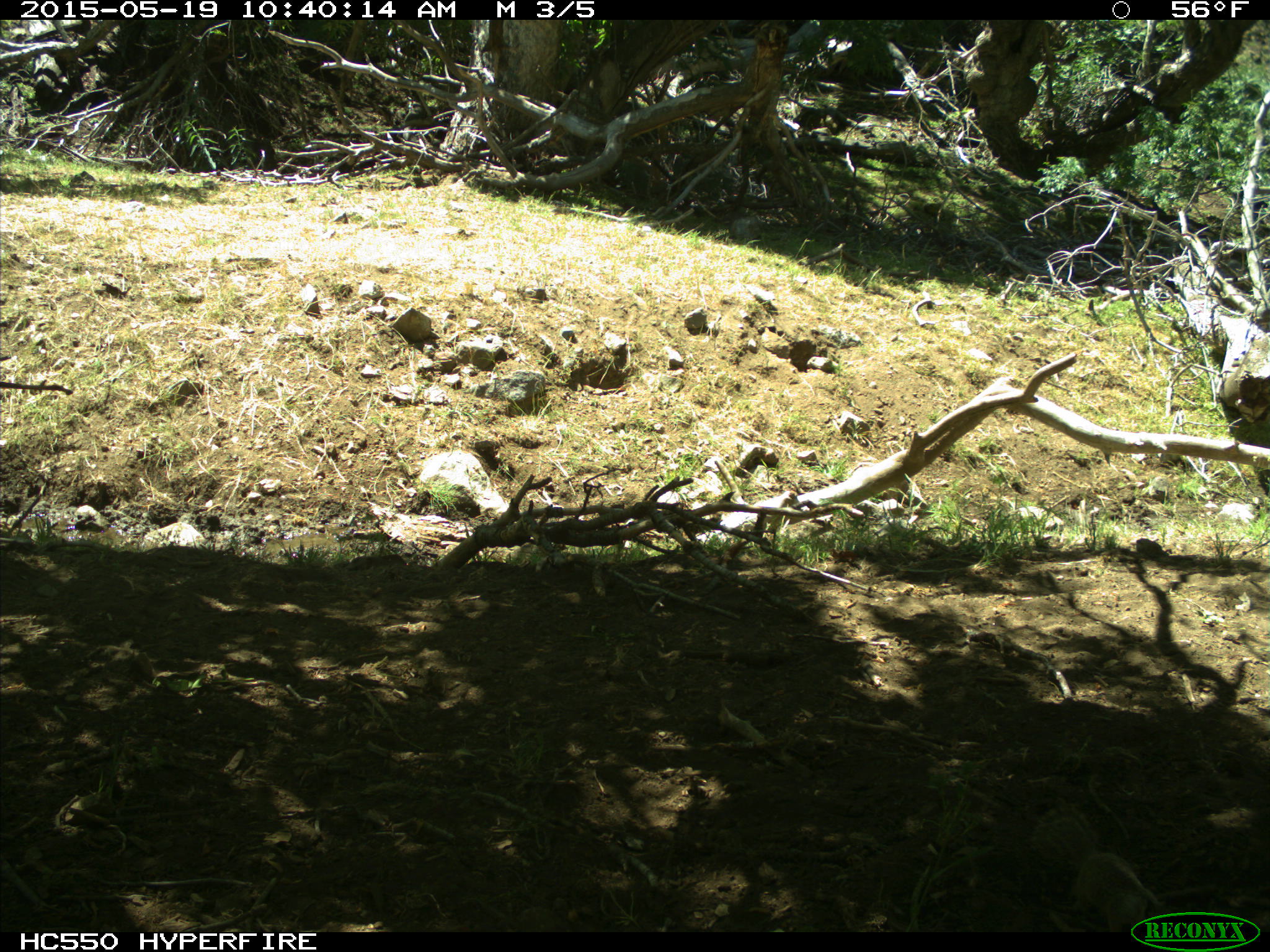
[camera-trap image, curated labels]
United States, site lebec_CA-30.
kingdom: Animalia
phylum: Chordata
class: Mammalia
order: Rodentia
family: Sciuridae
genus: Otospermophilus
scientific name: Otospermophilus beecheyi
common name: california ground squirrel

> Work item
Copy every line of the data word for word, omitting the images.

> Task output
[camera-trap image, curated labels]
United States, site lebec_CA-30.
kingdom: Animalia
phylum: Chordata
class: Mammalia
order: Rodentia
family: Sciuridae
genus: Otospermophilus
scientific name: Otospermophilus beecheyi
common name: california ground squirrel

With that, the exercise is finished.